Given request
Turn every line of the records below into a JSON list of strings, with one string per line and blank lines left out.

================

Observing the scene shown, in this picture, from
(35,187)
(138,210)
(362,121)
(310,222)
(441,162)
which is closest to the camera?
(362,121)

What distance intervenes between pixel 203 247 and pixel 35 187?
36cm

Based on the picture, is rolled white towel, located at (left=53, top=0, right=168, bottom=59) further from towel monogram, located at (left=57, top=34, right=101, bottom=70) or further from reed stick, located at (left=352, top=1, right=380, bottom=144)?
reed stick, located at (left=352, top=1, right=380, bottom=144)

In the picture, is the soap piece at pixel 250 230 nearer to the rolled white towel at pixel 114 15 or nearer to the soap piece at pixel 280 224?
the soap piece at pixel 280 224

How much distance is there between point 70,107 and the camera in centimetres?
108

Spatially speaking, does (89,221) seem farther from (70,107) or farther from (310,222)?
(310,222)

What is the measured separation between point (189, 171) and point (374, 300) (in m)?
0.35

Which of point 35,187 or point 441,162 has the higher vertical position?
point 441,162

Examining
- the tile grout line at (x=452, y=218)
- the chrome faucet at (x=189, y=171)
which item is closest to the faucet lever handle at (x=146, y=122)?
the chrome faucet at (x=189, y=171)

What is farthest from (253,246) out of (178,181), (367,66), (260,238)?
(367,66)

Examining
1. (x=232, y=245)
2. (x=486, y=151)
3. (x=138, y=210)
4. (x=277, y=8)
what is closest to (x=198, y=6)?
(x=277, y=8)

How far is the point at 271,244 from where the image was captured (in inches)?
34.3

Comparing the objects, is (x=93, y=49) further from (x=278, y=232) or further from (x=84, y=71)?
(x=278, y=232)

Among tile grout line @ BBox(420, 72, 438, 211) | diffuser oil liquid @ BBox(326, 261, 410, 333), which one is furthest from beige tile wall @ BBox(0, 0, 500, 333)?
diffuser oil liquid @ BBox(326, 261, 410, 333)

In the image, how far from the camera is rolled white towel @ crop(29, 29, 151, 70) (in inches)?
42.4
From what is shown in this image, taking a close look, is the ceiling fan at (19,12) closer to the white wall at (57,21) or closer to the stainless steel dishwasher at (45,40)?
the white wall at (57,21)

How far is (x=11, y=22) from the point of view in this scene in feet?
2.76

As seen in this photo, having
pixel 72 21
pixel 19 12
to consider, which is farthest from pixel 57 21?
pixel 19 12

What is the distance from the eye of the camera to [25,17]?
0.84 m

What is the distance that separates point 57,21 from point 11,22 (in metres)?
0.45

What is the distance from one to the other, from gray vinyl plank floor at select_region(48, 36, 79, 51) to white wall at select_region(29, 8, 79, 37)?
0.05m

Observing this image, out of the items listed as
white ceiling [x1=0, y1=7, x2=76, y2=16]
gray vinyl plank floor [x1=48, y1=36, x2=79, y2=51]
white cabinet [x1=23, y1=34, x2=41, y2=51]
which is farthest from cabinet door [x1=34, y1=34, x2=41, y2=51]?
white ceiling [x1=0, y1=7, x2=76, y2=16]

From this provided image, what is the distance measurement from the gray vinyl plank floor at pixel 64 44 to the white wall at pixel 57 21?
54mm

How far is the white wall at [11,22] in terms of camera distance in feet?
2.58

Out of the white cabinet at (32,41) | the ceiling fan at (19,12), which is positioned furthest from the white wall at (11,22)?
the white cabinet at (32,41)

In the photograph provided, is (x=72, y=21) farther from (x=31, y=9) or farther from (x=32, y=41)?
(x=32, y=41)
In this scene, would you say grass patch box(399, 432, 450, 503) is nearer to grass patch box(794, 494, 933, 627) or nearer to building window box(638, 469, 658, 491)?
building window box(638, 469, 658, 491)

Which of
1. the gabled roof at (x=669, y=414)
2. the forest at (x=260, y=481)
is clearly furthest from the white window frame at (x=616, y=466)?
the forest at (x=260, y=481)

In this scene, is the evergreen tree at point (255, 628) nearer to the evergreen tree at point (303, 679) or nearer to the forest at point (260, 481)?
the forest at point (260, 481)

================

Result of the task
[
  "Observing the scene shown, in this picture, from",
  "(35,187)",
  "(138,210)",
  "(362,121)",
  "(310,222)",
  "(441,162)",
  "which is closest to the camera?",
  "(362,121)",
  "What distance intervenes between pixel 203 247 and pixel 35 187?",
  "36cm",
  "Based on the picture, is rolled white towel, located at (left=53, top=0, right=168, bottom=59) further from towel monogram, located at (left=57, top=34, right=101, bottom=70) or further from reed stick, located at (left=352, top=1, right=380, bottom=144)?",
  "reed stick, located at (left=352, top=1, right=380, bottom=144)",
  "In the picture, is the soap piece at pixel 250 230 nearer to the rolled white towel at pixel 114 15 or nearer to the soap piece at pixel 280 224?",
  "the soap piece at pixel 280 224",
  "How much distance is there between point 70,107 and the camera in centimetres?",
  "108",
  "Spatially speaking, does (89,221) seem farther from (70,107) or farther from (310,222)?",
  "(310,222)",
  "What is the measured separation between point (189, 171) and point (374, 300) (in m)?",
  "0.35",
  "Which of point 35,187 or point 441,162 has the higher vertical position?",
  "point 441,162",
  "Examining",
  "- the tile grout line at (x=452, y=218)",
  "- the chrome faucet at (x=189, y=171)",
  "which item is closest to the faucet lever handle at (x=146, y=122)?",
  "the chrome faucet at (x=189, y=171)",
  "What is farthest from (253,246) out of (178,181), (367,66), (260,238)?",
  "(367,66)",
  "Examining",
  "1. (x=232, y=245)",
  "2. (x=486, y=151)",
  "3. (x=138, y=210)",
  "4. (x=277, y=8)",
  "what is closest to (x=198, y=6)?",
  "(x=277, y=8)",
  "How far is the point at 271,244 from where the image was captured (in inches)?",
  "34.3",
  "Comparing the objects, is (x=93, y=49) further from (x=278, y=232) or further from (x=84, y=71)?",
  "(x=278, y=232)",
  "Among tile grout line @ BBox(420, 72, 438, 211) | diffuser oil liquid @ BBox(326, 261, 410, 333), which one is furthest from beige tile wall @ BBox(0, 0, 500, 333)?",
  "diffuser oil liquid @ BBox(326, 261, 410, 333)",
  "In the image, how far from the camera is rolled white towel @ crop(29, 29, 151, 70) (in inches)?",
  "42.4",
  "From what is shown in this image, taking a close look, is the ceiling fan at (19,12) closer to the white wall at (57,21) or closer to the stainless steel dishwasher at (45,40)?",
  "the white wall at (57,21)",
  "How far is (x=11, y=22) from the point of view in this scene in feet?",
  "2.76",
  "As seen in this photo, having",
  "pixel 72 21",
  "pixel 19 12",
  "to consider, which is farthest from pixel 57 21?",
  "pixel 19 12",
  "What is the distance from the eye of the camera to [25,17]?",
  "0.84 m",
  "What is the distance that separates point 57,21 from point 11,22 (in metres)?",
  "0.45",
  "What is the distance from one to the other, from gray vinyl plank floor at select_region(48, 36, 79, 51) to white wall at select_region(29, 8, 79, 37)?",
  "0.05m",
  "Observing this image, out of the items listed as",
  "white ceiling [x1=0, y1=7, x2=76, y2=16]",
  "gray vinyl plank floor [x1=48, y1=36, x2=79, y2=51]",
  "white cabinet [x1=23, y1=34, x2=41, y2=51]",
  "which is farthest from cabinet door [x1=34, y1=34, x2=41, y2=51]?",
  "white ceiling [x1=0, y1=7, x2=76, y2=16]",
  "From this provided image, what is the distance measurement from the gray vinyl plank floor at pixel 64 44 to the white wall at pixel 57 21?",
  "54mm",
  "How far is the white wall at [11,22] in terms of camera distance in feet?",
  "2.58",
  "Out of the white cabinet at (32,41) | the ceiling fan at (19,12), which is positioned furthest from the white wall at (11,22)?",
  "the white cabinet at (32,41)",
  "In the photograph provided, is (x=72, y=21) farther from (x=31, y=9) or farther from (x=32, y=41)?",
  "(x=32, y=41)",
  "In this scene, would you say grass patch box(399, 432, 450, 503) is nearer to grass patch box(794, 494, 933, 627) or nearer to building window box(638, 469, 658, 491)?",
  "building window box(638, 469, 658, 491)",
  "Which of",
  "1. the gabled roof at (x=669, y=414)",
  "2. the forest at (x=260, y=481)",
  "is clearly furthest from the white window frame at (x=616, y=466)?",
  "the forest at (x=260, y=481)",
  "In this scene, is the evergreen tree at point (255, 628) nearer to the evergreen tree at point (303, 679) or nearer to the forest at point (260, 481)?",
  "the forest at point (260, 481)"
]